Photo from Wikimedia Commons of a protester at Krutch Park in Knoxville, Tenn. on October 7, 2011, with a sign reading “Women deserve to occupy (W) all Street(s) without fear.”

Comments

  1. Rev Magdalen says:

    The “Occupy” movement is a movement that consistently refuses to obey laws. The one main uniting principle of all camps is the idea that parade and park permits are unconstitutional, and that their interpretation of the Constitution gives them a right to gather ANYWHERE, at any time, even blocking the doorways of buildings where women in wheelchairs are trying to exit, or blocking the middle of streets where people are driving with their children, trying to get home.

    They don’t accept the common sense fact that trapping people in a building or surrounding their cars and refusing to let them pass IS using force and not peaceful protest, even if you don’t hit or shoot your victims while you do it. Seizing land and saying “I live here now, and I will resist being moved” is also an implied threat of force. Anyone who does these things must realize they are causing a situation that will inevitably lead to the use of force, as cities need to restore order and it is the protesters’ choices that will require the use of force to do that. Occupiers could line up and be arrested in an orderly way if they want to do civil disobedience. They don’t. They resist arrest and throw things at the police. In Oakland they succeeded at defeating the police and physically tore apart a fence to get back into the park they considered theirs.

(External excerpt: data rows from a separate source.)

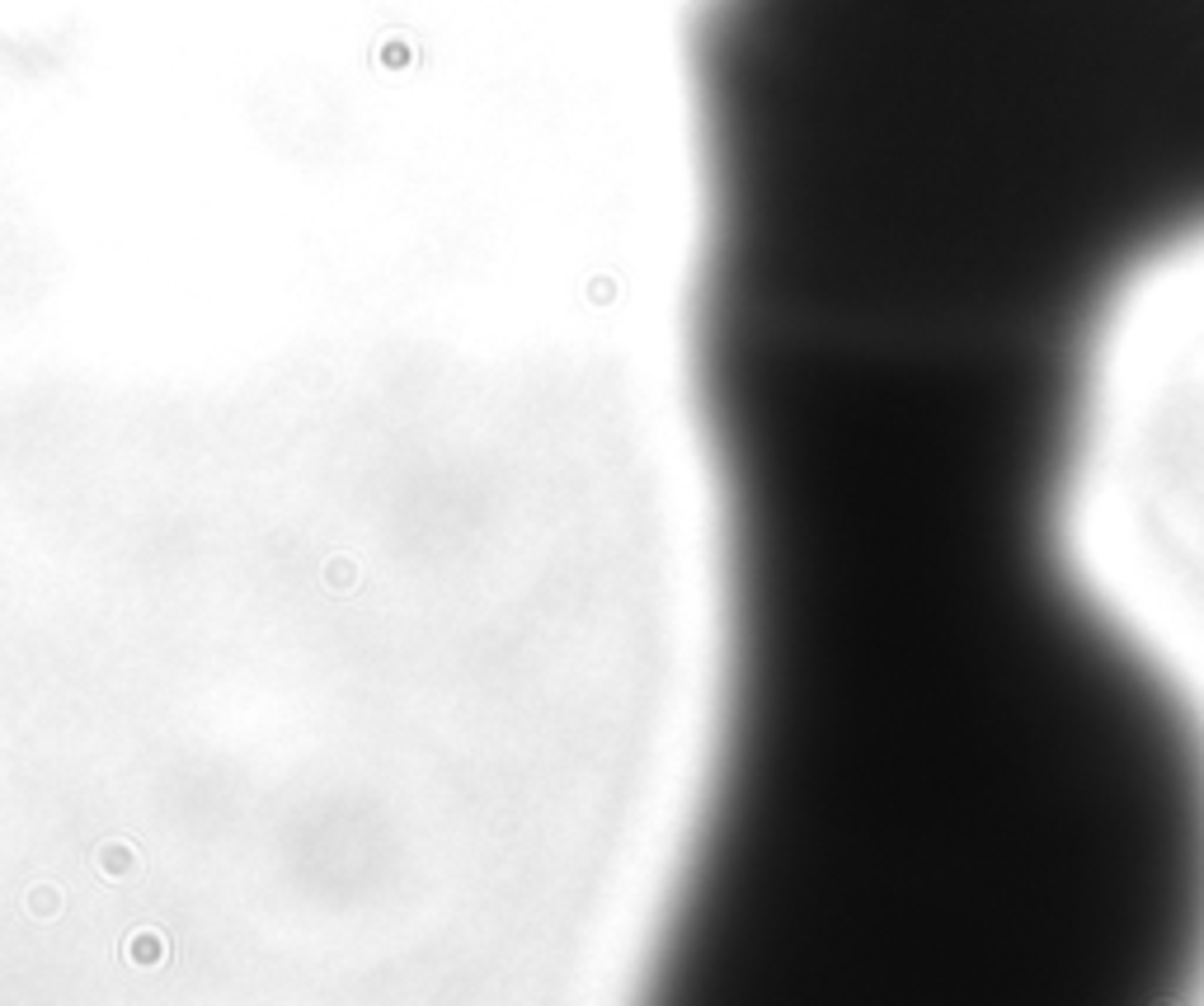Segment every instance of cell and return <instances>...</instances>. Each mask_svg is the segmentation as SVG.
<instances>
[{
  "label": "cell",
  "mask_w": 1204,
  "mask_h": 1006,
  "mask_svg": "<svg viewBox=\"0 0 1204 1006\" xmlns=\"http://www.w3.org/2000/svg\"><path fill=\"white\" fill-rule=\"evenodd\" d=\"M786 161L884 226L1204 245V0H758Z\"/></svg>",
  "instance_id": "1"
}]
</instances>
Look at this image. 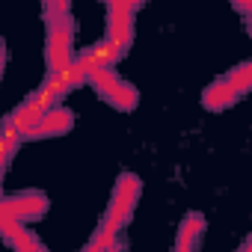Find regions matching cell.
I'll return each mask as SVG.
<instances>
[{
  "mask_svg": "<svg viewBox=\"0 0 252 252\" xmlns=\"http://www.w3.org/2000/svg\"><path fill=\"white\" fill-rule=\"evenodd\" d=\"M137 196H140V178H137V175H131V172H125V175L119 178L116 190H113V202H110V211H107V217H104L101 228H107V231H113V234H116L125 222H128V217L134 214Z\"/></svg>",
  "mask_w": 252,
  "mask_h": 252,
  "instance_id": "6da1fadb",
  "label": "cell"
},
{
  "mask_svg": "<svg viewBox=\"0 0 252 252\" xmlns=\"http://www.w3.org/2000/svg\"><path fill=\"white\" fill-rule=\"evenodd\" d=\"M249 80H252V68H249V63H243V65H237L228 77H222V80H217L214 86H208V92L202 95V101H205L211 110H222V107H228L237 95H243V92L249 89Z\"/></svg>",
  "mask_w": 252,
  "mask_h": 252,
  "instance_id": "7a4b0ae2",
  "label": "cell"
},
{
  "mask_svg": "<svg viewBox=\"0 0 252 252\" xmlns=\"http://www.w3.org/2000/svg\"><path fill=\"white\" fill-rule=\"evenodd\" d=\"M86 77L95 83V89H98L113 107H119V110H131V107L137 104V89L128 86L125 80H119V77L113 74V68H98V71H92V74H86Z\"/></svg>",
  "mask_w": 252,
  "mask_h": 252,
  "instance_id": "3957f363",
  "label": "cell"
},
{
  "mask_svg": "<svg viewBox=\"0 0 252 252\" xmlns=\"http://www.w3.org/2000/svg\"><path fill=\"white\" fill-rule=\"evenodd\" d=\"M0 208H3L9 217H15L18 222L36 220L39 214H45V196H39V193H24V196H15V199H9V202L0 199Z\"/></svg>",
  "mask_w": 252,
  "mask_h": 252,
  "instance_id": "277c9868",
  "label": "cell"
},
{
  "mask_svg": "<svg viewBox=\"0 0 252 252\" xmlns=\"http://www.w3.org/2000/svg\"><path fill=\"white\" fill-rule=\"evenodd\" d=\"M74 125L71 113L63 110V107H51L42 113V119L36 122V128L30 131V137H54V134H65L68 128Z\"/></svg>",
  "mask_w": 252,
  "mask_h": 252,
  "instance_id": "5b68a950",
  "label": "cell"
},
{
  "mask_svg": "<svg viewBox=\"0 0 252 252\" xmlns=\"http://www.w3.org/2000/svg\"><path fill=\"white\" fill-rule=\"evenodd\" d=\"M202 228H205V220H202L199 214H190V217L184 220L181 231H178V243H175V246H178V249H196Z\"/></svg>",
  "mask_w": 252,
  "mask_h": 252,
  "instance_id": "8992f818",
  "label": "cell"
},
{
  "mask_svg": "<svg viewBox=\"0 0 252 252\" xmlns=\"http://www.w3.org/2000/svg\"><path fill=\"white\" fill-rule=\"evenodd\" d=\"M21 134L18 131H12V128H6V125H0V158L3 160H9V158H15V152H18V146H21Z\"/></svg>",
  "mask_w": 252,
  "mask_h": 252,
  "instance_id": "52a82bcc",
  "label": "cell"
},
{
  "mask_svg": "<svg viewBox=\"0 0 252 252\" xmlns=\"http://www.w3.org/2000/svg\"><path fill=\"white\" fill-rule=\"evenodd\" d=\"M3 60H6V51H3V45H0V71H3Z\"/></svg>",
  "mask_w": 252,
  "mask_h": 252,
  "instance_id": "ba28073f",
  "label": "cell"
},
{
  "mask_svg": "<svg viewBox=\"0 0 252 252\" xmlns=\"http://www.w3.org/2000/svg\"><path fill=\"white\" fill-rule=\"evenodd\" d=\"M6 163H9V160H3V158H0V181H3V169H6Z\"/></svg>",
  "mask_w": 252,
  "mask_h": 252,
  "instance_id": "9c48e42d",
  "label": "cell"
}]
</instances>
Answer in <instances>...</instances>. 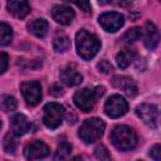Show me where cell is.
<instances>
[{
  "label": "cell",
  "mask_w": 161,
  "mask_h": 161,
  "mask_svg": "<svg viewBox=\"0 0 161 161\" xmlns=\"http://www.w3.org/2000/svg\"><path fill=\"white\" fill-rule=\"evenodd\" d=\"M13 39V30L6 23H1L0 25V44L8 45Z\"/></svg>",
  "instance_id": "ffe728a7"
},
{
  "label": "cell",
  "mask_w": 161,
  "mask_h": 161,
  "mask_svg": "<svg viewBox=\"0 0 161 161\" xmlns=\"http://www.w3.org/2000/svg\"><path fill=\"white\" fill-rule=\"evenodd\" d=\"M6 8H8V11L18 18V19H23L25 18L29 13H30V6L26 1H23V0H11V1H8L6 3Z\"/></svg>",
  "instance_id": "2e32d148"
},
{
  "label": "cell",
  "mask_w": 161,
  "mask_h": 161,
  "mask_svg": "<svg viewBox=\"0 0 161 161\" xmlns=\"http://www.w3.org/2000/svg\"><path fill=\"white\" fill-rule=\"evenodd\" d=\"M104 93V88L98 86L94 89H89V88H83L78 92H75L73 101L74 104L83 112H89L92 111L94 103L97 102V99H99Z\"/></svg>",
  "instance_id": "3957f363"
},
{
  "label": "cell",
  "mask_w": 161,
  "mask_h": 161,
  "mask_svg": "<svg viewBox=\"0 0 161 161\" xmlns=\"http://www.w3.org/2000/svg\"><path fill=\"white\" fill-rule=\"evenodd\" d=\"M128 111L127 101L119 94L111 96L104 103V113L111 118H118L126 114Z\"/></svg>",
  "instance_id": "8992f818"
},
{
  "label": "cell",
  "mask_w": 161,
  "mask_h": 161,
  "mask_svg": "<svg viewBox=\"0 0 161 161\" xmlns=\"http://www.w3.org/2000/svg\"><path fill=\"white\" fill-rule=\"evenodd\" d=\"M142 36H143V44H145V47L147 49H150V50H153L158 45L160 39H161V35H160L158 29L151 21H147L145 24V29H143Z\"/></svg>",
  "instance_id": "7c38bea8"
},
{
  "label": "cell",
  "mask_w": 161,
  "mask_h": 161,
  "mask_svg": "<svg viewBox=\"0 0 161 161\" xmlns=\"http://www.w3.org/2000/svg\"><path fill=\"white\" fill-rule=\"evenodd\" d=\"M1 107L6 112L14 111L16 108V101H15V98L13 96H8V94L3 96L1 97Z\"/></svg>",
  "instance_id": "cb8c5ba5"
},
{
  "label": "cell",
  "mask_w": 161,
  "mask_h": 161,
  "mask_svg": "<svg viewBox=\"0 0 161 161\" xmlns=\"http://www.w3.org/2000/svg\"><path fill=\"white\" fill-rule=\"evenodd\" d=\"M70 161H83V157H82V156H75V157H73Z\"/></svg>",
  "instance_id": "4dcf8cb0"
},
{
  "label": "cell",
  "mask_w": 161,
  "mask_h": 161,
  "mask_svg": "<svg viewBox=\"0 0 161 161\" xmlns=\"http://www.w3.org/2000/svg\"><path fill=\"white\" fill-rule=\"evenodd\" d=\"M150 156L153 161H161V145H153L150 150Z\"/></svg>",
  "instance_id": "4316f807"
},
{
  "label": "cell",
  "mask_w": 161,
  "mask_h": 161,
  "mask_svg": "<svg viewBox=\"0 0 161 161\" xmlns=\"http://www.w3.org/2000/svg\"><path fill=\"white\" fill-rule=\"evenodd\" d=\"M60 79L64 84H67L69 87H74V86H78L82 83L83 77L73 65H68L60 70Z\"/></svg>",
  "instance_id": "9a60e30c"
},
{
  "label": "cell",
  "mask_w": 161,
  "mask_h": 161,
  "mask_svg": "<svg viewBox=\"0 0 161 161\" xmlns=\"http://www.w3.org/2000/svg\"><path fill=\"white\" fill-rule=\"evenodd\" d=\"M74 4L78 8H80L83 11H86V13H89L91 11V4H89V1H75Z\"/></svg>",
  "instance_id": "f1b7e54d"
},
{
  "label": "cell",
  "mask_w": 161,
  "mask_h": 161,
  "mask_svg": "<svg viewBox=\"0 0 161 161\" xmlns=\"http://www.w3.org/2000/svg\"><path fill=\"white\" fill-rule=\"evenodd\" d=\"M109 137H111V141L114 145V147L121 151H130V150L135 148L137 145L136 132L126 125L116 126L112 130Z\"/></svg>",
  "instance_id": "7a4b0ae2"
},
{
  "label": "cell",
  "mask_w": 161,
  "mask_h": 161,
  "mask_svg": "<svg viewBox=\"0 0 161 161\" xmlns=\"http://www.w3.org/2000/svg\"><path fill=\"white\" fill-rule=\"evenodd\" d=\"M52 16L58 24L68 25L73 21L75 14L70 6L62 4V5H54L52 8Z\"/></svg>",
  "instance_id": "8fae6325"
},
{
  "label": "cell",
  "mask_w": 161,
  "mask_h": 161,
  "mask_svg": "<svg viewBox=\"0 0 161 161\" xmlns=\"http://www.w3.org/2000/svg\"><path fill=\"white\" fill-rule=\"evenodd\" d=\"M10 125H11L13 133L16 135V136H23V135L28 133L31 130V122L23 113L14 114L11 117V119H10Z\"/></svg>",
  "instance_id": "5bb4252c"
},
{
  "label": "cell",
  "mask_w": 161,
  "mask_h": 161,
  "mask_svg": "<svg viewBox=\"0 0 161 161\" xmlns=\"http://www.w3.org/2000/svg\"><path fill=\"white\" fill-rule=\"evenodd\" d=\"M75 47L78 55L86 60H89L98 53L101 42L97 35L87 31L86 29H80L75 35Z\"/></svg>",
  "instance_id": "6da1fadb"
},
{
  "label": "cell",
  "mask_w": 161,
  "mask_h": 161,
  "mask_svg": "<svg viewBox=\"0 0 161 161\" xmlns=\"http://www.w3.org/2000/svg\"><path fill=\"white\" fill-rule=\"evenodd\" d=\"M8 60H9L8 54L6 53H1V69H0L1 73H5V70L8 68Z\"/></svg>",
  "instance_id": "f546056e"
},
{
  "label": "cell",
  "mask_w": 161,
  "mask_h": 161,
  "mask_svg": "<svg viewBox=\"0 0 161 161\" xmlns=\"http://www.w3.org/2000/svg\"><path fill=\"white\" fill-rule=\"evenodd\" d=\"M138 161H142V160H138Z\"/></svg>",
  "instance_id": "1f68e13d"
},
{
  "label": "cell",
  "mask_w": 161,
  "mask_h": 161,
  "mask_svg": "<svg viewBox=\"0 0 161 161\" xmlns=\"http://www.w3.org/2000/svg\"><path fill=\"white\" fill-rule=\"evenodd\" d=\"M136 114L137 117L148 127H157L158 123V109L155 104L150 103H142L136 107Z\"/></svg>",
  "instance_id": "52a82bcc"
},
{
  "label": "cell",
  "mask_w": 161,
  "mask_h": 161,
  "mask_svg": "<svg viewBox=\"0 0 161 161\" xmlns=\"http://www.w3.org/2000/svg\"><path fill=\"white\" fill-rule=\"evenodd\" d=\"M70 151H72V146H70L69 143H67V142H62V143L58 146L57 151H55L54 160H55V161H63V160H65V158L69 156Z\"/></svg>",
  "instance_id": "7402d4cb"
},
{
  "label": "cell",
  "mask_w": 161,
  "mask_h": 161,
  "mask_svg": "<svg viewBox=\"0 0 161 161\" xmlns=\"http://www.w3.org/2000/svg\"><path fill=\"white\" fill-rule=\"evenodd\" d=\"M48 155H49V147L43 141H39V140L31 141L24 148V156L29 161L43 158V157H45Z\"/></svg>",
  "instance_id": "30bf717a"
},
{
  "label": "cell",
  "mask_w": 161,
  "mask_h": 161,
  "mask_svg": "<svg viewBox=\"0 0 161 161\" xmlns=\"http://www.w3.org/2000/svg\"><path fill=\"white\" fill-rule=\"evenodd\" d=\"M49 93L52 96H54V97H59V96L63 94V89H62V87L59 84H52L50 88H49Z\"/></svg>",
  "instance_id": "83f0119b"
},
{
  "label": "cell",
  "mask_w": 161,
  "mask_h": 161,
  "mask_svg": "<svg viewBox=\"0 0 161 161\" xmlns=\"http://www.w3.org/2000/svg\"><path fill=\"white\" fill-rule=\"evenodd\" d=\"M136 50L133 48H125L116 55V63L121 69H126L135 59H136Z\"/></svg>",
  "instance_id": "e0dca14e"
},
{
  "label": "cell",
  "mask_w": 161,
  "mask_h": 161,
  "mask_svg": "<svg viewBox=\"0 0 161 161\" xmlns=\"http://www.w3.org/2000/svg\"><path fill=\"white\" fill-rule=\"evenodd\" d=\"M69 45H70L69 38H68L65 34H63V33H58V34L54 36V39H53V48H54V50L58 52V53L65 52V50L69 48Z\"/></svg>",
  "instance_id": "d6986e66"
},
{
  "label": "cell",
  "mask_w": 161,
  "mask_h": 161,
  "mask_svg": "<svg viewBox=\"0 0 161 161\" xmlns=\"http://www.w3.org/2000/svg\"><path fill=\"white\" fill-rule=\"evenodd\" d=\"M112 86L122 91L128 97H135L137 94V86L135 80L126 75H114L112 78Z\"/></svg>",
  "instance_id": "4fadbf2b"
},
{
  "label": "cell",
  "mask_w": 161,
  "mask_h": 161,
  "mask_svg": "<svg viewBox=\"0 0 161 161\" xmlns=\"http://www.w3.org/2000/svg\"><path fill=\"white\" fill-rule=\"evenodd\" d=\"M3 146H4V150H5L8 153H14L15 150H16V140H15L14 135L6 133L5 137H4Z\"/></svg>",
  "instance_id": "603a6c76"
},
{
  "label": "cell",
  "mask_w": 161,
  "mask_h": 161,
  "mask_svg": "<svg viewBox=\"0 0 161 161\" xmlns=\"http://www.w3.org/2000/svg\"><path fill=\"white\" fill-rule=\"evenodd\" d=\"M141 36H142V30H141L140 28L135 26V28L128 29V30L123 34L122 42H123V43H133V42L138 40Z\"/></svg>",
  "instance_id": "44dd1931"
},
{
  "label": "cell",
  "mask_w": 161,
  "mask_h": 161,
  "mask_svg": "<svg viewBox=\"0 0 161 161\" xmlns=\"http://www.w3.org/2000/svg\"><path fill=\"white\" fill-rule=\"evenodd\" d=\"M99 25L108 33H114L117 31L125 23V18L122 14L116 13V11H108V13H103L99 19Z\"/></svg>",
  "instance_id": "9c48e42d"
},
{
  "label": "cell",
  "mask_w": 161,
  "mask_h": 161,
  "mask_svg": "<svg viewBox=\"0 0 161 161\" xmlns=\"http://www.w3.org/2000/svg\"><path fill=\"white\" fill-rule=\"evenodd\" d=\"M97 68H98V70L101 72V73H103V74H108V73H111L112 72V64L108 62V60H101L98 64H97Z\"/></svg>",
  "instance_id": "484cf974"
},
{
  "label": "cell",
  "mask_w": 161,
  "mask_h": 161,
  "mask_svg": "<svg viewBox=\"0 0 161 161\" xmlns=\"http://www.w3.org/2000/svg\"><path fill=\"white\" fill-rule=\"evenodd\" d=\"M94 156H96L97 161H111L109 152L103 145H99L94 148Z\"/></svg>",
  "instance_id": "d4e9b609"
},
{
  "label": "cell",
  "mask_w": 161,
  "mask_h": 161,
  "mask_svg": "<svg viewBox=\"0 0 161 161\" xmlns=\"http://www.w3.org/2000/svg\"><path fill=\"white\" fill-rule=\"evenodd\" d=\"M48 28H49L48 21L44 20V19H35V20H33V21H30V23L28 24L29 31H30L33 35L38 36V38H43V36L47 34Z\"/></svg>",
  "instance_id": "ac0fdd59"
},
{
  "label": "cell",
  "mask_w": 161,
  "mask_h": 161,
  "mask_svg": "<svg viewBox=\"0 0 161 161\" xmlns=\"http://www.w3.org/2000/svg\"><path fill=\"white\" fill-rule=\"evenodd\" d=\"M43 122L48 128H57L62 125L64 118V107L57 102H50L44 106Z\"/></svg>",
  "instance_id": "5b68a950"
},
{
  "label": "cell",
  "mask_w": 161,
  "mask_h": 161,
  "mask_svg": "<svg viewBox=\"0 0 161 161\" xmlns=\"http://www.w3.org/2000/svg\"><path fill=\"white\" fill-rule=\"evenodd\" d=\"M104 127L106 126L102 119H99L97 117L88 118L82 123L78 136L86 143H93L102 137V135L104 132Z\"/></svg>",
  "instance_id": "277c9868"
},
{
  "label": "cell",
  "mask_w": 161,
  "mask_h": 161,
  "mask_svg": "<svg viewBox=\"0 0 161 161\" xmlns=\"http://www.w3.org/2000/svg\"><path fill=\"white\" fill-rule=\"evenodd\" d=\"M20 91H21V94H23L25 102L30 106L38 104L42 99V86L36 80H30V82L21 83Z\"/></svg>",
  "instance_id": "ba28073f"
}]
</instances>
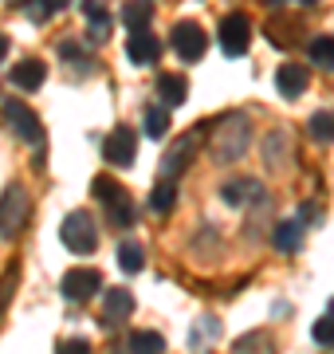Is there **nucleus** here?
Instances as JSON below:
<instances>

    When people decide to cast off the bounds of the law and civil behavior, everyone who is not a large straight male is inherently put at more risk, because it is those societal constraints that level the playing field so we don’t live by “might makes right,” and everyone’s safety is protected. It’s not really reasonable to say, “We are above the law inside this camp; we accept the principle that because we CAN physically do something, like seize land or shut down a port or a bridge, we have a right to do so. But we want people to act in a civilized way inside the camp, on the honor system.”

    Occupy camps allow ANYONE to join; there is no process of even taking names of attendees, let alone checking their backgrounds or states of mind. The camps are like a magnet for predators, who can come in, victimize people, and be relatively sure that no one will report them, or know their name if they do try to report.

    There is no leadership to hold accountable for what goes on in camps, so everyone there can basically say “wow that’s a shame,” but no one is responsible for correcting the situation. Leadership is not going to evolve over time. The principle of having no leaders is so firmly entrenched in Occupy that they recently elected a dog as their representative to negotiate with the city of Denver. Can you really expect people who do something like that to follow any social norms whatsoever? If they don’t see it as wrong to set up roadblocks in the streets or trap people inside buildings, or refuse to have a serious dialog with the cities they occupy, they’re not on the same page as everyone else at all.

  2. Feminist Metalhead says:

    All the people at occupy nova scotia I saw on the news looked kindof dirty and scary. Like street people addicted to drugs. I would not feel safe in a tent with these people. A girl died of an overdose in Vancover in a tent.